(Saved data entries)
━━━━
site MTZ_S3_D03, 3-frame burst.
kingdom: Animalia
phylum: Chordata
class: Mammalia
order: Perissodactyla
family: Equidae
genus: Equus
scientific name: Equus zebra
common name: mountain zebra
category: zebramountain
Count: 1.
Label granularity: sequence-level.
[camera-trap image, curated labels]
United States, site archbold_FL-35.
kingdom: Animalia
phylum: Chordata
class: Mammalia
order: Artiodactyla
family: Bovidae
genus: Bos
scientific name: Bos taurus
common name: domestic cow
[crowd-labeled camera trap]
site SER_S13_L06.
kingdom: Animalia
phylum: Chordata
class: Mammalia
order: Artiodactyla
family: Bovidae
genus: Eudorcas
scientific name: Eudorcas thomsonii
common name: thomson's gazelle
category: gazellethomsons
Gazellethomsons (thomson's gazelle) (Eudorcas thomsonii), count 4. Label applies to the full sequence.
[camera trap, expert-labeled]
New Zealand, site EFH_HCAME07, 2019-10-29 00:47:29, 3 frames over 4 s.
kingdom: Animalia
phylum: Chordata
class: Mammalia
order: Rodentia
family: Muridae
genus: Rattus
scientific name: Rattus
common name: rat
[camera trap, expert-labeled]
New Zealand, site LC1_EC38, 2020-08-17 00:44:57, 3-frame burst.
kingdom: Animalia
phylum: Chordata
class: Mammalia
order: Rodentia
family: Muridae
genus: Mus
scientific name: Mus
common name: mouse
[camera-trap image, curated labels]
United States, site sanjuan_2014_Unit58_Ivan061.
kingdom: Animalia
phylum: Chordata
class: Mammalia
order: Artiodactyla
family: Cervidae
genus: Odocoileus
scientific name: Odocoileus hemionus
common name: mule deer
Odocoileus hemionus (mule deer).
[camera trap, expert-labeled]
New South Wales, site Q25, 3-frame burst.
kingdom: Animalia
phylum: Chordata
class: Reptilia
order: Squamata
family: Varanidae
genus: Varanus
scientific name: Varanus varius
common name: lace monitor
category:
━━━━
### [Required work]
Give back every entry, unchanged in any way.

### [Answer box]
site MTZ_S3_D03, 3-frame burst.
kingdom: Animalia
phylum: Chordata
class: Mammalia
order: Perissodactyla
family: Equidae
genus: Equus
scientific name: Equus zebra
common name: mountain zebra
category: zebramountain
Count: 1.
Label granularity: sequence-level.
[camera-trap image, curated labels]
United States, site archbold_FL-35.
kingdom: Animalia
phylum: Chordata
class: Mammalia
order: Artiodactyla
family: Bovidae
genus: Bos
scientific name: Bos taurus
common name: domestic cow
[crowd-labeled camera trap]
site SER_S13_L06.
kingdom: Animalia
phylum: Chordata
class: Mammalia
order: Artiodactyla
family: Bovidae
genus: Eudorcas
scientific name: Eudorcas thomsonii
common name: thomson's gazelle
category: gazellethomsons
Gazellethomsons (thomson's gazelle) (Eudorcas thomsonii), count 4. Label applies to the full sequence.
[camera trap, expert-labeled]
New Zealand, site EFH_HCAME07, 2019-10-29 00:47:29, 3 frames over 4 s.
kingdom: Animalia
phylum: Chordata
class: Mammalia
order: Rodentia
family: Muridae
genus: Rattus
scientific name: Rattus
common name: rat
[camera trap, expert-labeled]
New Zealand, site LC1_EC38, 2020-08-17 00:44:57, 3-frame burst.
kingdom: Animalia
phylum: Chordata
class: Mammalia
order: Rodentia
family: Muridae
genus: Mus
scientific name: Mus
common name: mouse
[camera-trap image, curated labels]
United States, site sanjuan_2014_Unit58_Ivan061.
kingdom: Animalia
phylum: Chordata
class: Mammalia
order: Artiodactyla
family: Cervidae
genus: Odocoileus
scientific name: Odocoileus hemionus
common name: mule deer
Odocoileus hemionus (mule deer).
[camera trap, expert-labeled]
New South Wales, site Q25, 3-frame burst.
kingdom: Animalia
phylum: Chordata
class: Reptilia
order: Squamata
family: Varanidae
genus: Varanus
scientific name: Varanus varius
common name: lace monitor
category:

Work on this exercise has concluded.